6. Routine Inspections
   Conduct routine visual inspections of the pump and the entire hydraulic system to check for leaks, wear, and other potential issues. Catching problems early can prevent costly repairs down the road.
   

Repairing or Replacing a Tandem Pump
When a tandem variable flow axial piston pump fails, it can often be repaired if caught early. Repair options may include replacing worn seals, bearings, or valves, and cleaning internal components. However, if the damage is severe, a full pump replacement may be necessary.

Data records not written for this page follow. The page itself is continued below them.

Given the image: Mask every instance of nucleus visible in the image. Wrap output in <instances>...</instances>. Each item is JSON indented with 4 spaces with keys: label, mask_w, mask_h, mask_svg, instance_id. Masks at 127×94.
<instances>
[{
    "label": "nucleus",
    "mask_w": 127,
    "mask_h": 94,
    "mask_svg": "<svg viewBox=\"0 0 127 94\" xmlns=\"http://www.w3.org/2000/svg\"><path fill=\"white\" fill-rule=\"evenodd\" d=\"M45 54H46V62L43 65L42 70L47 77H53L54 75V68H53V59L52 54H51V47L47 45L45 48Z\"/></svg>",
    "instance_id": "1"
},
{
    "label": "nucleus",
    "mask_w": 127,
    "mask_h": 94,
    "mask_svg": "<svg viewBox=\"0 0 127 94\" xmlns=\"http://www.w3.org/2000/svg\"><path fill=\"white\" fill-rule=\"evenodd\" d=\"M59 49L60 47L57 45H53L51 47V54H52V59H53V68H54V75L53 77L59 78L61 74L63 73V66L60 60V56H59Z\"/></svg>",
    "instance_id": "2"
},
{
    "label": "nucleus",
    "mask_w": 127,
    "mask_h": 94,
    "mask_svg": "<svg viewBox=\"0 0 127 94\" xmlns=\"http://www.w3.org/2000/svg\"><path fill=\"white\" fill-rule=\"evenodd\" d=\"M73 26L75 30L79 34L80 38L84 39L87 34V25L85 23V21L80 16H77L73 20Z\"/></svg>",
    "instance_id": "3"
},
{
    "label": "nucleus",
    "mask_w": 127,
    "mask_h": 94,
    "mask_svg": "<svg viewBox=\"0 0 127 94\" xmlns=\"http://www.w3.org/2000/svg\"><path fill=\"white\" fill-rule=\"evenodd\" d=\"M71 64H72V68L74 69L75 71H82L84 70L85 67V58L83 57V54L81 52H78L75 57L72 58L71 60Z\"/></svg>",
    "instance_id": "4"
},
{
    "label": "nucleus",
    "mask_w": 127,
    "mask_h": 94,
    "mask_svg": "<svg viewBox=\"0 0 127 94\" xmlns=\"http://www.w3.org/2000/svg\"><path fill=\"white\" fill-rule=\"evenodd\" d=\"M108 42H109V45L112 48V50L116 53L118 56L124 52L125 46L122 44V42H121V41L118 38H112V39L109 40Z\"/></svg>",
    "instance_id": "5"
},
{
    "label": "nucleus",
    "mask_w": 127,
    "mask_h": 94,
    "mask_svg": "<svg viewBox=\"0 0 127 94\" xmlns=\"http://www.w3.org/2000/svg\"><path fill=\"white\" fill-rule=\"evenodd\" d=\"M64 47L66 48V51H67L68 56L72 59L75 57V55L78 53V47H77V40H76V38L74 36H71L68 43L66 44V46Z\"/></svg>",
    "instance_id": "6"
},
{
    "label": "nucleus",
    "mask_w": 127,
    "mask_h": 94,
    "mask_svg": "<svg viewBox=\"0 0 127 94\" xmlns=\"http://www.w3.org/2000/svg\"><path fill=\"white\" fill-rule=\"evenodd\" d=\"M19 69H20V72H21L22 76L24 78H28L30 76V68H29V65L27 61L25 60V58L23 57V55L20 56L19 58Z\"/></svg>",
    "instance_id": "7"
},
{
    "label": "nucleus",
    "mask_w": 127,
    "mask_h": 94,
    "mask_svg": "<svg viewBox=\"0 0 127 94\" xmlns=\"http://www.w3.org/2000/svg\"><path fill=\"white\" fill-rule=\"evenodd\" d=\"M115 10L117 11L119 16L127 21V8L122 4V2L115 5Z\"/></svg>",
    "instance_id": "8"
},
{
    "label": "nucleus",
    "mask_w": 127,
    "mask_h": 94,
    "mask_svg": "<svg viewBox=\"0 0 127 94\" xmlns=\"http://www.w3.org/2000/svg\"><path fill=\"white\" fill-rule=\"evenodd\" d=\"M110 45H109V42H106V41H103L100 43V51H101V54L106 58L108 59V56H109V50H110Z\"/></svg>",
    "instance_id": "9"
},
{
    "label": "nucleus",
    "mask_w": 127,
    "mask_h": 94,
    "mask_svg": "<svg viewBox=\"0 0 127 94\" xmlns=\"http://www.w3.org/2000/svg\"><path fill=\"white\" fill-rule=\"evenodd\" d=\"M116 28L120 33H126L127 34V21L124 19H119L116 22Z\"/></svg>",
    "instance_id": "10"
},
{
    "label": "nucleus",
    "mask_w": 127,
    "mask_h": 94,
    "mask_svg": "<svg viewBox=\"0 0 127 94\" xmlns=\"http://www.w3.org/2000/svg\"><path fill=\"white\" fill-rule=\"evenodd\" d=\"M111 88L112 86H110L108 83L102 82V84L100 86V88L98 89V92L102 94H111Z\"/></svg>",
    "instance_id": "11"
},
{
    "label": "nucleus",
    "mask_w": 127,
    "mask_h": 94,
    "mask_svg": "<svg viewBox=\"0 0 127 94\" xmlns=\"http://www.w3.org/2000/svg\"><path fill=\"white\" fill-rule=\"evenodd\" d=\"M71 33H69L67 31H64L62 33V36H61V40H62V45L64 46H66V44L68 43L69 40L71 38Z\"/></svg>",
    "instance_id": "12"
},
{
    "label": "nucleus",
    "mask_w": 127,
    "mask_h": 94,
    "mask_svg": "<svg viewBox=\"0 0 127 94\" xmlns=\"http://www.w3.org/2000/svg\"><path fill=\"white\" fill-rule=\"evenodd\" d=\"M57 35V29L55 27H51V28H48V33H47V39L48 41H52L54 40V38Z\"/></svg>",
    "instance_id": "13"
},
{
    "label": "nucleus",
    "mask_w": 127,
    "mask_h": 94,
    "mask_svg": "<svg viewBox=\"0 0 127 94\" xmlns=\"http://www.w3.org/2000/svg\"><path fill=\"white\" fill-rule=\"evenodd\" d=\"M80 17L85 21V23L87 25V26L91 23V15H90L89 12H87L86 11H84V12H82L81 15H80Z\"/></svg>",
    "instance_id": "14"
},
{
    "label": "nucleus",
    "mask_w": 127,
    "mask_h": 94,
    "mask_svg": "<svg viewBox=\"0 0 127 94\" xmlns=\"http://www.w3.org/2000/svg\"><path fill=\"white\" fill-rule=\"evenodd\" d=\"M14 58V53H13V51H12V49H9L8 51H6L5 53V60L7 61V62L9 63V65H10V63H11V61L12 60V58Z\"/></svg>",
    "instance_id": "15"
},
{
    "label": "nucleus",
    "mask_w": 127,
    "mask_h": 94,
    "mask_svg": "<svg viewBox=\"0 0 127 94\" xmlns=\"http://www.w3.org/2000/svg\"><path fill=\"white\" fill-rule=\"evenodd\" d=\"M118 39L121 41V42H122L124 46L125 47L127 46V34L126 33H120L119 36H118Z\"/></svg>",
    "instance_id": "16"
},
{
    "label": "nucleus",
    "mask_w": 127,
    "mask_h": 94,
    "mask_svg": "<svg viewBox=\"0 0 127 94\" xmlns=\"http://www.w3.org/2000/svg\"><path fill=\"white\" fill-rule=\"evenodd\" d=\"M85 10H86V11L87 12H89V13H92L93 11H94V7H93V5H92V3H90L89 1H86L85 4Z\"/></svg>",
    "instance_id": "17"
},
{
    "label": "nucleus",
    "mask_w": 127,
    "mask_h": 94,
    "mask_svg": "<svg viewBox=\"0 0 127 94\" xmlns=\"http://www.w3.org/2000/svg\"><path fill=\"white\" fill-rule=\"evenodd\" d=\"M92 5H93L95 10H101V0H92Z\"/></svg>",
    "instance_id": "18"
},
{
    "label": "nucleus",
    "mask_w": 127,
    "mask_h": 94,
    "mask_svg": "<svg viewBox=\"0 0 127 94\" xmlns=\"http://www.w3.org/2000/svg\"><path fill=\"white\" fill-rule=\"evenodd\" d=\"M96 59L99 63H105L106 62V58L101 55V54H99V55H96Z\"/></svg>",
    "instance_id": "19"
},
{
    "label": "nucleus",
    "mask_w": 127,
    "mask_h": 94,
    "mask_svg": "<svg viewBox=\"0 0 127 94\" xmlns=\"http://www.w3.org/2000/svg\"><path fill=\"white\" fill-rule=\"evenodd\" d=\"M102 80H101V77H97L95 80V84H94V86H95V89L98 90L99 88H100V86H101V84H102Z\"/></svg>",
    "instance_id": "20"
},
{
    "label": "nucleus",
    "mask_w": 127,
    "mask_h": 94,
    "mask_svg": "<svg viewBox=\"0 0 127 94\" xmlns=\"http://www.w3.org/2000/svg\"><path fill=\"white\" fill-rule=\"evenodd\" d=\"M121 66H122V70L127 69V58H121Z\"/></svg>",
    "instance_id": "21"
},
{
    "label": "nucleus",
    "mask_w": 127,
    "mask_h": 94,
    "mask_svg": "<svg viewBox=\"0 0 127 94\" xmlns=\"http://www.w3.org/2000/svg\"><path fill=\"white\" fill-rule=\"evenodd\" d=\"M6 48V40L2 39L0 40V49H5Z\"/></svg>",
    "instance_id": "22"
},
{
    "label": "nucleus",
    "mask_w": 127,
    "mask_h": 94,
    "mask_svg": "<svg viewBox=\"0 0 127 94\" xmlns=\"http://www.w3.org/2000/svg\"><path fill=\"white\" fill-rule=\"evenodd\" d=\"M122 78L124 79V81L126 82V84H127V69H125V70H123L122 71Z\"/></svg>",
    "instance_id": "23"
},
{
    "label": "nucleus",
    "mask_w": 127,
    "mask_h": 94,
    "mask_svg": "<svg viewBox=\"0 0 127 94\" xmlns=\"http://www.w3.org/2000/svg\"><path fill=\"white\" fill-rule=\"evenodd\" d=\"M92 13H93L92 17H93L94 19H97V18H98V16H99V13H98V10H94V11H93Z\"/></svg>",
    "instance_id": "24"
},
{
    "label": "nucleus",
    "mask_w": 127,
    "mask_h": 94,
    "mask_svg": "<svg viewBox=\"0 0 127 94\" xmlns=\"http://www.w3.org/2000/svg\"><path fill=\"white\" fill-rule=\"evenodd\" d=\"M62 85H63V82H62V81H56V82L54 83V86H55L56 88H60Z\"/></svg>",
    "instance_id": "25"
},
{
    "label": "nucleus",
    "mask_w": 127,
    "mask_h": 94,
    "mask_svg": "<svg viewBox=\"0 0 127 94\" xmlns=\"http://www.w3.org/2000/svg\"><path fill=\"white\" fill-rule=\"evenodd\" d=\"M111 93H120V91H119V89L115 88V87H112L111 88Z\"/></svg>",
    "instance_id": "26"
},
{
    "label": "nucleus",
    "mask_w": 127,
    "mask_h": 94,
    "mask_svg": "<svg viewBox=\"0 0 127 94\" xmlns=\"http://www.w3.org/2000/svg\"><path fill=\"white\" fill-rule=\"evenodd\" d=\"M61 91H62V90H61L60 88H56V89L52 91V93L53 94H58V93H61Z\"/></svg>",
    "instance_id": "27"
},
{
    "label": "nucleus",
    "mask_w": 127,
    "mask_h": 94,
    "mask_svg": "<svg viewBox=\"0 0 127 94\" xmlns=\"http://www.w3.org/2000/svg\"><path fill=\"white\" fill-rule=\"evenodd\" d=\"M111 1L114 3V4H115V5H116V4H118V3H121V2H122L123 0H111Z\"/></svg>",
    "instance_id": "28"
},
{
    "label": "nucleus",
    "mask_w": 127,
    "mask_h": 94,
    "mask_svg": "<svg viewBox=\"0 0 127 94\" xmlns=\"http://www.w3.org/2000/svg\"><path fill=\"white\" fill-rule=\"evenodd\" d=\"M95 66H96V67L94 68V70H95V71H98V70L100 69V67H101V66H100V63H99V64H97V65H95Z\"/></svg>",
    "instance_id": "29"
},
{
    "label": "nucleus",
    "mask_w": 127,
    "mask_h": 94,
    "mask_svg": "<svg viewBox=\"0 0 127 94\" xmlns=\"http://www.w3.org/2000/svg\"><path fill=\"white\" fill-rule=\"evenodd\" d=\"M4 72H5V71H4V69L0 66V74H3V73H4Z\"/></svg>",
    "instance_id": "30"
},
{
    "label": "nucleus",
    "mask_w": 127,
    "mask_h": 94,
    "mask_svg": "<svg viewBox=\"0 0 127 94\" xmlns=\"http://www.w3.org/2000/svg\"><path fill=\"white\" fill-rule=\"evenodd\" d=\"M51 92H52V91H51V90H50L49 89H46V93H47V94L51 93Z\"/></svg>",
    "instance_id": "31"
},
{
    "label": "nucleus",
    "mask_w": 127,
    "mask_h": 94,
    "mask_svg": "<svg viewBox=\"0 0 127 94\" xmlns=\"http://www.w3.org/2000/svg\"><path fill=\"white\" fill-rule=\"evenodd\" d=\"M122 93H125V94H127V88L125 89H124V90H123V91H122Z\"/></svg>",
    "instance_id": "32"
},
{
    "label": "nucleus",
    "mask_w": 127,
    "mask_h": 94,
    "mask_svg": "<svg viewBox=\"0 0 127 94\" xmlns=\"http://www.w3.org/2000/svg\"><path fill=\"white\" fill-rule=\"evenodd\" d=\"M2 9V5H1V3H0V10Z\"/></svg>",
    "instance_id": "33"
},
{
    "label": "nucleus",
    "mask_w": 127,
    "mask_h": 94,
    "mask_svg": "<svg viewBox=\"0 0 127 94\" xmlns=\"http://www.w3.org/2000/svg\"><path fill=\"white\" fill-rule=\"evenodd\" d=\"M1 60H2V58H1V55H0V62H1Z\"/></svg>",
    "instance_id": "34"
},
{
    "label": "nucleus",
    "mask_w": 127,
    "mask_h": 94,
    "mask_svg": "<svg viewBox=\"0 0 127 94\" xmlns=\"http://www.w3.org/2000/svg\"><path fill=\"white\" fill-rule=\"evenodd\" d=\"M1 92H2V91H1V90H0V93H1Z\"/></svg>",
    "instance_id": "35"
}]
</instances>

Replacement pumps should be carefully matched to the machine's specifications, including flow rate, pressure ratings, and compatibility with the hydraulic system. It's essential to use parts from reputable manufacturers to ensure proper fit and function.
Conclusion
The tandem variable flow axial piston pump plays a crucial role in hydraulic systems, offering variable flow and high efficiency. However, like any mechanical component, it is subject to wear and failure. Recognizing the signs of pump failure and adhering to regular maintenance schedules can significantly reduce the risk of unexpected breakdowns. By following best practices for fluid management, system monitoring, and component upkeep, operators can extend the lifespan of their tandem pumps and maintain optimal performance for their machines.